Kitapların ilk cümlesi hem okuyucu hem yazar hem de çevirmen için yeni bir maceranın başlangıcı. Bazı okuyucular büyü kaçmasın diye kitapların önsözlerini bile okumazlar. Bir süre kapağa bakar ve maceranın ilk adımı için derin bir nefes alıp, ilk sayfayı çevirirler.
Orhan Pamuk, ilk cümle sancısını bir söyleşisinde şöyle anlatmış, ‘Bir kitabın ilk cümlesi benim için önemlidir. Çok düşünürüm. İlk cümle kitabın bütün ruhunu, gideceği yolu, okura vereceği ruh hallerini sezdirmelidir. Kitabın adını, ilk cümlesini, son cümlesinin ne olacağını yıllarca not tutar düşünürüm.’
İlk cümle tanımına karşılık gelen bir de kelime var: “İncipit.” Latince ‘başlangıç, giriş cümlesi’ demek. Pek çok ülkede kitapların ilk ve son cümleleri derlenerek liste şeklinde meraklısına sunuluyor. Biz ilk cümlelerle başlayalım, kapanış cümlelerini de bir başka listeye saklayalım. Huzurlarınızda edebiyat tarihinden seçmece, en dokunaklı açılış cümleleri.
Masallar – Hermann Hesse
KAi’de, o akşam masalcı dede Cecco söze şöyle başladı: ‘İzin verirseniz beyler, bugün size çok eski bir öykü anlatmak istiyorum.
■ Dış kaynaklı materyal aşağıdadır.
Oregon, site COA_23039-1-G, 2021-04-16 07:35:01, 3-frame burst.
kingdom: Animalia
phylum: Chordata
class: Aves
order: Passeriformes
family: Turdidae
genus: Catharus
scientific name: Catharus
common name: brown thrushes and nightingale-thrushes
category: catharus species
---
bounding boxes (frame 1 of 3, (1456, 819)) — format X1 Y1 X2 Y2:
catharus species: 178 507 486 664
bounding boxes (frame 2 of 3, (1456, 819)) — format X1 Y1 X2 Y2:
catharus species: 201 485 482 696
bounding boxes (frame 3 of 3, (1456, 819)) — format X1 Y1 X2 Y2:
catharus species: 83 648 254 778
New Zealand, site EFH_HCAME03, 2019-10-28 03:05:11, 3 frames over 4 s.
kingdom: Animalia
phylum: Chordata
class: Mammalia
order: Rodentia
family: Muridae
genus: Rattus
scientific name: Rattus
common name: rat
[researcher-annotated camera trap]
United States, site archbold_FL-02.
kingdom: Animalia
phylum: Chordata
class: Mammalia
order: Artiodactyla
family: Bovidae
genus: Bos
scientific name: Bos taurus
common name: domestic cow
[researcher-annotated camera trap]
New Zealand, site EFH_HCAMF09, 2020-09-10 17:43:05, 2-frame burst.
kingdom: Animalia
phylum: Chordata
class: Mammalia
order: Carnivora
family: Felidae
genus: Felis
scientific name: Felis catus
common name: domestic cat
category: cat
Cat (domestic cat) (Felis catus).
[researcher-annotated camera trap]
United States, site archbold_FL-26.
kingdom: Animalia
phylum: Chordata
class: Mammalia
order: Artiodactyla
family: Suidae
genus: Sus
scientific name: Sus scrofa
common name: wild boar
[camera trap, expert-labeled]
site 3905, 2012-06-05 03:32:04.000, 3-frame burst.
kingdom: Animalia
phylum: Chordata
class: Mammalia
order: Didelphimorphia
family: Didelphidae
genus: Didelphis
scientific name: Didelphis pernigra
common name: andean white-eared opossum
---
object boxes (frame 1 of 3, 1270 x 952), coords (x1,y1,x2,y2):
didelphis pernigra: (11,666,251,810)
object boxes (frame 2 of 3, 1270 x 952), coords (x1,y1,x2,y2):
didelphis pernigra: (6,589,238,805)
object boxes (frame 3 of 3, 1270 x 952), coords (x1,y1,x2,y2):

Güzel bir hanımefendiye, bir cüceye, bir aşk iksirine, bağlılığa, nankörlüğe, sevgiye ve ölüme değinen bir öykü bu. (İris Kantemir’in çevirisiyle)
Yabancı – Albert Camus
Annem bugün ölmüş, belki de dün. Tam hatırlamıyorum.
Lolita (Beyaz Irktan Dul Bir Erkeğin İtirafları) – Vladimir Nabokov
“Lolita, hayatımın ışığı, kasıklarımın ateşi. Günahım, ruhum, Lo-li-ta; dilin ucu damaktan dişlere doğru üç basamaklık bir yol alır, üçüncüsünde gelir dişlere dayanır. Lo-li-ta.” (Fatih Özgüven’in çevirisiyle)
Frankenstein – Mary Shelley
“İçine doğan tüm kötü hislere rağmen işlerimi kazasız belasız yoluna koyduğumu duyunca memnun olacağını tahmin ediyorum. Buraya dün geldim ve gelir gelmez de ilk işim, sevgili kardeşimi iyi olduğumdan, girişimimin başarıya ulaşacağına dair inancımın giderek güçlendiğinden haberdar etmek üzere kolları sıvamak oldu.” (Duygu Akın’ın çevirisiyle)
Zargana – Hakan Günday
Hayat, cinsel ilişkiyle bulaşan ölümcül bir hastalıktır.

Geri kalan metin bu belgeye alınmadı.